Elizabeth Newman: Staging Desire

Artist and psychoanalyst, Elizabeth Newman’s abstract work is entwined with articulate theoretical concepts.

Words: Rebecca Gallo

Photography: Jacquie Manning

The Melbourne-based Elizabeth Newman makes a relaxed, even familiar kind of art: puffy clouds of coloured paint on canvas, monochromes or hard-edged abstraction, installations of quotidian objects scattered around the gallery. But she often pairs it with panels or titles that sound intimidatingly high-brow. “Ontology = mathematics” reads one hand-written sheet leaning against a wall, quoting the French philosopher Alain Badiou. “To choose to elevate nothing into something” reads another, this time quoting a commentator on the psychoanalyst Jacques Lacan. And Newman herself writes about her work with no small ambition. In her artist book More than what there is, she describes what she does as a “No to a No”, before adding that “two Nos make a positive”.

She’s at it again in her recent show at the hip Neon Parc Gallery, titling the exhibition

The effect that is propagated is not from the communica-tion of speech but from the displacement of discourse, and including within it a crayoned sheet bearing those words. What’s going on here? Well, the words again come from Lacan – Newman is a practising analyst when she’s not making art – and one of the things they’re telling us is that a proper psychoanalytic treatment is not merely a way of rearranging the existing elements of a patient’s reality – “communicating via speech” – but fundamentally reshaping that reality by revealing something missing from it – “displacing the discourse”.

In other words, the analyst introduces a cut into the patient’s experience. The first thing they say is No. This No is particularly important in a permissive, post-patriarchal society like ours – neo-liberal capitalism – is which nobody ever says No and all desires are immediately fulfilled. The aim of analysis, we might say, is to help us desire again by making us lack something. What the analyst wants us to do is desire to desire, and the only true failing is to give up on our desire (which can also take the form of thinking we have realised it).

So what has all this got to do with art? Well, art is good at making us desire things, for example itself, but more than that – a bit like psychoanalysis – it allows us to reflect upon desire. Art, like the analyst, introduces a lack into the world. It doesn’t so much “communicate via speech” – obviously – but at its best “displaces the discourse”. How? Take another of the panels in Newman’s show, which simply contains the words “Ceci n’est pas”. Of course, to anyone who has done first-year art history, they would be familiar  to the bottom half of René Magritte’s The Treachery of Images (1929), that enigmatic and seemingly self-contradictory painting of a pipe with the words “Ceci n’est pas une pipe” beneath.

◇ ◇ ◇ ◇ ◇

- **PROBLEMS AND TASKS**:
1. Decide whether each of the following statements agrees with the article on Elizabeth Newman: (a) Newman is based in Melbourne, (b) the exhibition discussed was held at Neon Parc Gallery, and (c) the sheet reading "Ontology = mathematics" quotes Jacques Lacan. Answer yes or no for each, and quote the words of the article that settle it.
2. Carry on the article on Elizabeth Newman, starting right after its last sentence.

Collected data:
◇ ◇ ◇ ◇ ◇

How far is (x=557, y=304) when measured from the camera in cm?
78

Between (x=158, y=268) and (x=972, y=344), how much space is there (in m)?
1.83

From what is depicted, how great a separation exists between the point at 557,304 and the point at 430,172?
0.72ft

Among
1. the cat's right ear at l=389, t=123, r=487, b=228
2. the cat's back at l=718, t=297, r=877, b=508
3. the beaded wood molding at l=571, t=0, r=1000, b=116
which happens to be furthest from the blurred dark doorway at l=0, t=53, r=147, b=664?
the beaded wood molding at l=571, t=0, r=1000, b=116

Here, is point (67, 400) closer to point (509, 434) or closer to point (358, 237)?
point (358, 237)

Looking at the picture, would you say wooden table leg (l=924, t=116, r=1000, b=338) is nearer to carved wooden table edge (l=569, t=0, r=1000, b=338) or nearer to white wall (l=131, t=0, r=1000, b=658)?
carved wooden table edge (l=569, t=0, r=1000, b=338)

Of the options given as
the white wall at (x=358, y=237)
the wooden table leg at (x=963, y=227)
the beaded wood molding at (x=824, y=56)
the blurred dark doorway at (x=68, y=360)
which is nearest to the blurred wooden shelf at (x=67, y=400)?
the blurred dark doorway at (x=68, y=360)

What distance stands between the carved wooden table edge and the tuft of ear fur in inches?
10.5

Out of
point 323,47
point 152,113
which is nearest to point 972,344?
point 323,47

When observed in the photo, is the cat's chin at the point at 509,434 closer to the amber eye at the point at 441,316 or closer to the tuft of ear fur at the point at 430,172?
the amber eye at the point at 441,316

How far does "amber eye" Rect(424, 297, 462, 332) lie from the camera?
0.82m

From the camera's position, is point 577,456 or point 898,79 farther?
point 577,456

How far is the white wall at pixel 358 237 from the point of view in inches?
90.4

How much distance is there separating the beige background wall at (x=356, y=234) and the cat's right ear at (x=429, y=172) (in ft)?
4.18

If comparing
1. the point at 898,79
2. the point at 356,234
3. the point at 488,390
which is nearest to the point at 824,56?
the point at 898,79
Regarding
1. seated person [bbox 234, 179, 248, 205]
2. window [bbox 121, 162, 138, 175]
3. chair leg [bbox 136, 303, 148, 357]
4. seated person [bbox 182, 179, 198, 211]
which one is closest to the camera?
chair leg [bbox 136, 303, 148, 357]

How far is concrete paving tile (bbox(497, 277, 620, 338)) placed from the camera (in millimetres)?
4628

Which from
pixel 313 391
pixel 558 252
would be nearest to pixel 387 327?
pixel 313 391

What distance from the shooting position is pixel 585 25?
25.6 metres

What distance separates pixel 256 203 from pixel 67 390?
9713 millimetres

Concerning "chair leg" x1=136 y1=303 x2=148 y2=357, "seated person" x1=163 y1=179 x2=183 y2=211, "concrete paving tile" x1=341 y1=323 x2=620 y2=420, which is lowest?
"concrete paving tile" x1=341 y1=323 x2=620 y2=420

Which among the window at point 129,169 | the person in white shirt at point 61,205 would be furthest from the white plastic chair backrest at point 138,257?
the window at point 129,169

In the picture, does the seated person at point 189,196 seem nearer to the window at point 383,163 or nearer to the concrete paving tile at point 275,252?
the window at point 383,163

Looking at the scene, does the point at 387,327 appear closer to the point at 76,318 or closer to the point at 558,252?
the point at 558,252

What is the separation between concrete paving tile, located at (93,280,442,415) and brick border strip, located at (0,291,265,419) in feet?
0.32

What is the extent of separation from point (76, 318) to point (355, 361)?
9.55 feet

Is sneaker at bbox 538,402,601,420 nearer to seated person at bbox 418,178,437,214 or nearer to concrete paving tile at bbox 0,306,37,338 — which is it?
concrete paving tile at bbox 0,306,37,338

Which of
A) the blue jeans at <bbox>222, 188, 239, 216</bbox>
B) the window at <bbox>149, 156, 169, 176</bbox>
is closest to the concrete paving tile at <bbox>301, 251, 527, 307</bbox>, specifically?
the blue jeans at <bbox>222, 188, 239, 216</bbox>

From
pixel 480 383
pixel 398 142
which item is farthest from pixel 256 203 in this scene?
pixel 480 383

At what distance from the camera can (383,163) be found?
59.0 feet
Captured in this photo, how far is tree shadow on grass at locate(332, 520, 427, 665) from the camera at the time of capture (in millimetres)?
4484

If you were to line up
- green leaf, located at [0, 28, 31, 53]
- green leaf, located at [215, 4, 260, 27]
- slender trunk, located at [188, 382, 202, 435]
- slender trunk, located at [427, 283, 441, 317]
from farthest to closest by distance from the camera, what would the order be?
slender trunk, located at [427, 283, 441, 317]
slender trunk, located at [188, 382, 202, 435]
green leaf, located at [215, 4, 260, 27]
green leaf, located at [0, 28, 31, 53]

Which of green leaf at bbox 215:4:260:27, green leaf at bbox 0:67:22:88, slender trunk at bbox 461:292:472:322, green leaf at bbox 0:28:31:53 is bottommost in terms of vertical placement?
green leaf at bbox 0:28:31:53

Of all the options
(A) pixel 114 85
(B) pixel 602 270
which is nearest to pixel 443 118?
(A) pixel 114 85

◇ ◇ ◇ ◇ ◇

- **WRITTEN ANSWERS**:
1.
(a) Yes: "The Melbourne-based Elizabeth Newman"
(b) Yes: "her recent show at the hip Neon Parc Gallery"
(c) No: "quoting the French philosopher Alain Badiou"

2.
What Magritte is saying is not as simple as it is not a pipe we are looking at, but rather that it is a pipe only because of something that is not. “Ceci n’est pas une pipe”, as it were, points to the pipe from somewhere else. It is its absence that allows the presence of the pipe. Or, put otherwise, the painting stages the pipe. It literally puts it on a stage, which must itself never be seen. And increasingly since Duchamp we understand that this is the fundamental capacity of art: to point to things, to put them on stage, to make us note, to make us desire, precisely by introducing an absence, a “Ceci n’est pas”, for which what is stands in.

Back to Newman. We do we find this cut in her work, which seems at first so undeclarative, so unrhetorical, so low-fi in its means and aspirations? Well, pretty much everywhere. From the frames of her canvases, to those puffs of colour against their flat background, to the colourful planes of the abstracts, to those strips of black tape seemingly arbitrarily stuck onto the work… Indeed, part-time art critic and fellow analyst Kate Briggs offers a wonderful point regarding Newman making so many of her works by simply laying one surface on top of another (unstretched coloured linen pinned on gallery walls, monochrome squares sewn onto floral carpets). She notes that the strange effect is ultimately to make it appear as though the surface she applies is underneath and the surface onto which it is applied is on top. And this is exactly the reversal a proper analysis seeks to bring about: to make it appear as though reality stands in for what is lacking.

In the same way Newman’s art introduces a hole into what is, which we then attempt to make up. It makes us desire again by staging for us something we can never have. We’re not cured, but we’re alive again. There is more than what there is because something is missing. Session over.